Sumner believes politicians don’t listen to Aboriginal people – “if they did, it would have changed years ago” – but is hopeful the Voice will bring change.

He’s also confident some of the candidates he’s met for the West and West Coast region will “put their point straight out [about] what we need around the community and South Australia”.

“I just need someone to get the voice out and tell them what we really want and make this community a bit more stronger,” he said.

Yalata Voice elections

Setting up the mobile polling place at the Yalata Community Hub in Yalata. Photo: Thomas Kelsall/InDaily

Asked what he made of the federal referendum result, Sumner said: “I’m still learning what was Yes for and what was No for.”

“Was it Yes to change the constitution or was it No to keep it? So I was a bit lost there.”

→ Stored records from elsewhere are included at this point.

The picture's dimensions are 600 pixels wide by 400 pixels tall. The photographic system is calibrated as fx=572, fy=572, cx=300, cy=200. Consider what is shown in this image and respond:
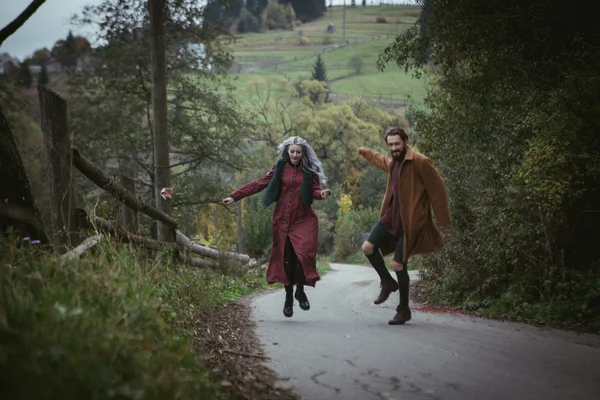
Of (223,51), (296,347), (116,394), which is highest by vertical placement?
(223,51)

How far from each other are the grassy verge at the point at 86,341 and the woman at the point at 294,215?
3.19 meters

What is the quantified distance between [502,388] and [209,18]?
633 inches

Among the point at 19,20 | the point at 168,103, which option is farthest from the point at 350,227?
the point at 19,20

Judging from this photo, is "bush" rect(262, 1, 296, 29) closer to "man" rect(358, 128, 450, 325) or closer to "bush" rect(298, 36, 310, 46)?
"bush" rect(298, 36, 310, 46)

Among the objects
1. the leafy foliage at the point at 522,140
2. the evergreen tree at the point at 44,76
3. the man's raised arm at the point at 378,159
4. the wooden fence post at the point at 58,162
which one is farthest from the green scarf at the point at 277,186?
the evergreen tree at the point at 44,76

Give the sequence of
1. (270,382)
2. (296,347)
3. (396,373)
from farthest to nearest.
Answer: (296,347)
(396,373)
(270,382)

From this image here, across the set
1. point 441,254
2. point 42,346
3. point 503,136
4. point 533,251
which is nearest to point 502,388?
point 42,346

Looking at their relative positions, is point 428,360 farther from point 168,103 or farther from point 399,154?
point 168,103

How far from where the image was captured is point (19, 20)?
6.57 metres

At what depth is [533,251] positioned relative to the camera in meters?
9.84

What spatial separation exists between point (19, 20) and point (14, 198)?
2059 millimetres

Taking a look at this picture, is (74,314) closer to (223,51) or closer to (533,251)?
(533,251)

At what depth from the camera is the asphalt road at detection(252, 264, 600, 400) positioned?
13.2ft

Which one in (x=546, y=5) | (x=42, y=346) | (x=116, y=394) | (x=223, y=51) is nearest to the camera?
(x=116, y=394)
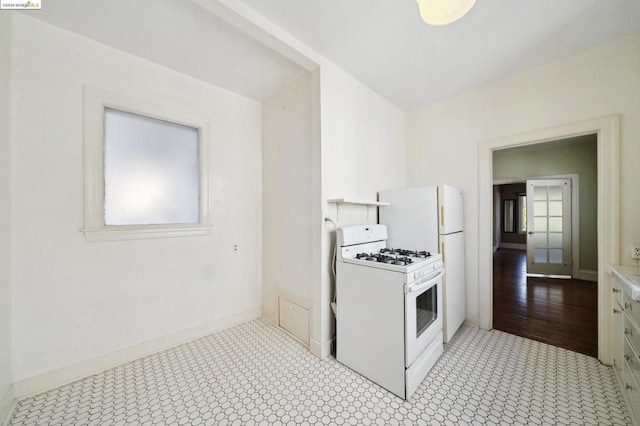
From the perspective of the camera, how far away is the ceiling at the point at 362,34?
1.66 m

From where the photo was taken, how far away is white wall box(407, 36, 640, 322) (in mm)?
1938

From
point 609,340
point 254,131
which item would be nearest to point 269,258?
point 254,131

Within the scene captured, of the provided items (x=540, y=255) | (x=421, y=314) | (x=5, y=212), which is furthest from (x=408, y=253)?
(x=540, y=255)

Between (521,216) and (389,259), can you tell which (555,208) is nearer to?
(521,216)

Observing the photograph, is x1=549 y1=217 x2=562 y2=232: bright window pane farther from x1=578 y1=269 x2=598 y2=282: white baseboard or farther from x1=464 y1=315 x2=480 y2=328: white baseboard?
x1=464 y1=315 x2=480 y2=328: white baseboard

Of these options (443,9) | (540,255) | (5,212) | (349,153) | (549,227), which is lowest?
(540,255)

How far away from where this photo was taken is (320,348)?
212cm

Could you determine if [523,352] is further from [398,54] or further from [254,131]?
[254,131]

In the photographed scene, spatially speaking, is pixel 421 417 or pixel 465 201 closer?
pixel 421 417

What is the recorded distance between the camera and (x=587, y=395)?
5.36ft

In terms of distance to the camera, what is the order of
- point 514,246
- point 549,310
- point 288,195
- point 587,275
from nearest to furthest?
point 288,195 → point 549,310 → point 587,275 → point 514,246

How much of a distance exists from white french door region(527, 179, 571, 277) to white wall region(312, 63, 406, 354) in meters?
3.89

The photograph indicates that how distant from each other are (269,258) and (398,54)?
8.39 ft

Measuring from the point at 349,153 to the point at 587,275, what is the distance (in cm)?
558
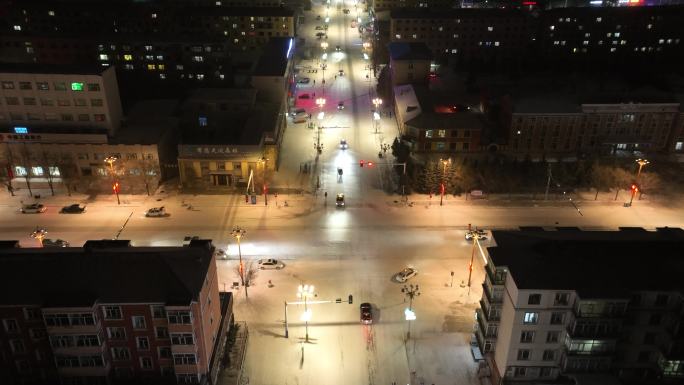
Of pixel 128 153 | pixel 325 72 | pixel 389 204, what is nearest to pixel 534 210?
pixel 389 204

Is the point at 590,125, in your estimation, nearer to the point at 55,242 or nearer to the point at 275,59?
the point at 275,59

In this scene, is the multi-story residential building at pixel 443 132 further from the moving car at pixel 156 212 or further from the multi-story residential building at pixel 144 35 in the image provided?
the multi-story residential building at pixel 144 35

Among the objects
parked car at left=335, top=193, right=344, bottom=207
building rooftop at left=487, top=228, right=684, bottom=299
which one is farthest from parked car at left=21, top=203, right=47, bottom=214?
building rooftop at left=487, top=228, right=684, bottom=299

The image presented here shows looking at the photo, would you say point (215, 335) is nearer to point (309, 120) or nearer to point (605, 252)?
point (605, 252)

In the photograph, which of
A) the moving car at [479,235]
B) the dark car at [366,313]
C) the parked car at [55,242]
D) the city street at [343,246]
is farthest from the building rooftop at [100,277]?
the moving car at [479,235]

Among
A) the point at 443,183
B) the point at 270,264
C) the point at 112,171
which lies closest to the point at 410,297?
the point at 270,264

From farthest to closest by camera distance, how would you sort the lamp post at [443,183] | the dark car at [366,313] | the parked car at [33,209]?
the lamp post at [443,183] → the parked car at [33,209] → the dark car at [366,313]
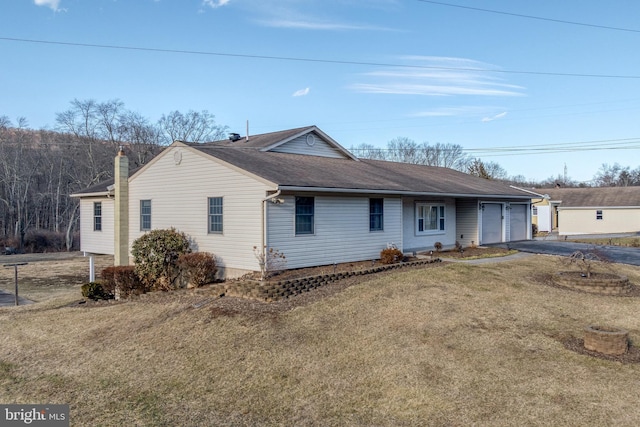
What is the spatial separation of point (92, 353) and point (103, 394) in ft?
7.07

West and West Coast region candidate Rebecca Miller, an Aboriginal education worker in Port Lincoln, is also acutely aware of the voter awareness challenge.

She said she is campaigning over social media but community awareness about what she’s running for is “quite minimal”.

“I did a Snapchat blast last weekend, probably 85 per cent that snapped me back asked ‘what is this for?’,” Miller said.

“With the responses that I got on Snapchat, a lot of people – so these are younger people in the community – aren’t enrolled to vote.”

There are around 30,000 First Nations people in South Australia eligible to vote in the Voice elections, according to the Commission. The voting roll closed on February 12.

Voting is not compulsory, and turnout will be closely watched with the Voice under political scrutiny from the Liberal Party and One Nation MLC Sarah Game (the latter has vowed to repeal the State Voice).

Sign marking the entry to Yalata. Photo: Thomas Kelsall/InDaily

The Electoral Commission has not set a target for turnout in the inaugural Voice elections, according to the Commission’s communications director James Trebilcock.

Trebilcock also conceded that it has been “challenging” to have the Voice election only five months after the federal referendum, but said one-to-one conversations have been helpful in communicating the difference.

“One of the things that we have found by engaging with the communities and engaging with them one-to-one is that once we sit down and explain everything to them, the community actually really gets engaged with the South Australian Voice election,” he said.

“It’s been a really good process for us to be able to get out and talk to those people and explain to them what’s going on but also talk to them about any worries they have as well.”

Aboriginal voter turnout is generally much lower than non-Aboriginal turnout in national and state elections, according to Dr Rob Manwaring, associate professor at Flinders University’s College of Business, Government and Law.

But Manwaring said the novelty of the first Voice elections could drive more people to the polls.

“National elections will always get higher turnout than local or smaller elections,” he said.

“But where something is kind of quite specific in terms of particular communities eligible to vote, you might see much more increased areas of people turning out.

“I think there’s going to be a lot of interest in this… and I think turnout should be particularly good in certain areas.”

Manwaring added that “the rest of the nation is looking to see how this plays out” and there is “hope resting that this works really well and contributes to a new part of South Australia’s civic institutions”.

But he cautioned that the Voice could suffer from the “halo effect” whereby a strong turnout in the first year “wears off over time” and is not repeated when the second Voice elections come around in 2026.

“The first time a phenomenon happens there tends to be a lot of interest and excitement… and people think we can replicate that again,” he said.

“If Indigenous South Australians increasingly feel the Voice Is not making a big meaningful policy outcome, then it might be harder and harder over time to drive up enrolment.”

Polling day for the Voice is this Saturday, March 16. The results will be declared on March 25.